The radio lady got mad at the newspaper man for glorifying Chief Keef. The website man seemed to fume that the newspaper man wasn’t giving credit for the idea of putting faces to victims’ names where it was due.
The TV man tried to broker peace by saying “The Tribune is worse.”
For the students who came to watch, the academics who came to learn, for the people who came because the flier promised local media reps would talk about how this city came to be synonymous with crime and death and decay, we learned the answer. The problem was and always had been, each journalist declared, someone else.
It was a simpering catfight, a sniping match between people too weaselly and dim to actually get cruel.
They sniped at the newspaper man’s body count coverage, but didn’t question how coverage would have been different if that company hadn’t laid off its entire photo staff. They nodded in unison at the TV man’s gripes against the “mainstream media,” but didn’t ask why he used his clout and outrage to move to a different assignment rather than do crime news better. They didn’t ask if she was calling for censorship when the radio lady casually mentioned covering crime might be deterring businesses.
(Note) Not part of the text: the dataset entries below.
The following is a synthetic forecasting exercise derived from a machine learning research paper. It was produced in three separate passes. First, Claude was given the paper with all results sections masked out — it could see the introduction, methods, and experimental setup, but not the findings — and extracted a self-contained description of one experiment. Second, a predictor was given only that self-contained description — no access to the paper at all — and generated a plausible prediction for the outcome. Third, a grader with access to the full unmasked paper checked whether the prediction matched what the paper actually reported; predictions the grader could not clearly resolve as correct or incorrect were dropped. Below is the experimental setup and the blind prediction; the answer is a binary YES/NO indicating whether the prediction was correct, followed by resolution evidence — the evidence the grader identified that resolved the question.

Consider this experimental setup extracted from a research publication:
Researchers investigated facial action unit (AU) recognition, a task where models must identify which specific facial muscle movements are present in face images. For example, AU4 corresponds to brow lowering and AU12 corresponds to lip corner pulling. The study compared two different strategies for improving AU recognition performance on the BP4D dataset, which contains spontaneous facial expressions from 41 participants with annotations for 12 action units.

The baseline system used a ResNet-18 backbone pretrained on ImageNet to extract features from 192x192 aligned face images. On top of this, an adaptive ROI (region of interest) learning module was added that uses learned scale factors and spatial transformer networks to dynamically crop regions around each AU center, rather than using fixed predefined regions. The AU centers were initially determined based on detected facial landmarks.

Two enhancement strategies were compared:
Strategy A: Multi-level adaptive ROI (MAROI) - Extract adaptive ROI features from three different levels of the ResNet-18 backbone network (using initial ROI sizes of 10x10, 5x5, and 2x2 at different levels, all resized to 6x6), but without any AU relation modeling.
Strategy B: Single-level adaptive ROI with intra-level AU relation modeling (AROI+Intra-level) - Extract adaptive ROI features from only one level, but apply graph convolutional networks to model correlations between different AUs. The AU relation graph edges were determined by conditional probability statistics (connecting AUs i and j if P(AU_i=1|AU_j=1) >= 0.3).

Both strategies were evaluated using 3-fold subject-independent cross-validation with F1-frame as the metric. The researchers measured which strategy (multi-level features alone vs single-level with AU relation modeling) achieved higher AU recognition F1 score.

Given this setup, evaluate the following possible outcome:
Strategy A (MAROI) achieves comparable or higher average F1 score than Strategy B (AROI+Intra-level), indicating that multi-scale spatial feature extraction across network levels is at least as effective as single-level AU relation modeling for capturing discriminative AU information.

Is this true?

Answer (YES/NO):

There was no talk of long-term investigations. There was no talk of This American Life, of the Chicago Reporter, of “There Are No Children Here.” There was no talk of crime stories that take longer to cover than the drive down to Englewood.
They just told students how to parachute into a low-income neighborhood to cover a killing slightly more effectively.
After the event, the handshakes would go around, business cards would be passed, the W-9s collected so each reporter could get his or her speaker fee. Students would take notes and chat with the professionals, professors and academics would say “Good job, good job.”
The softball-lobbing MC would get nods and smiles for the job well done.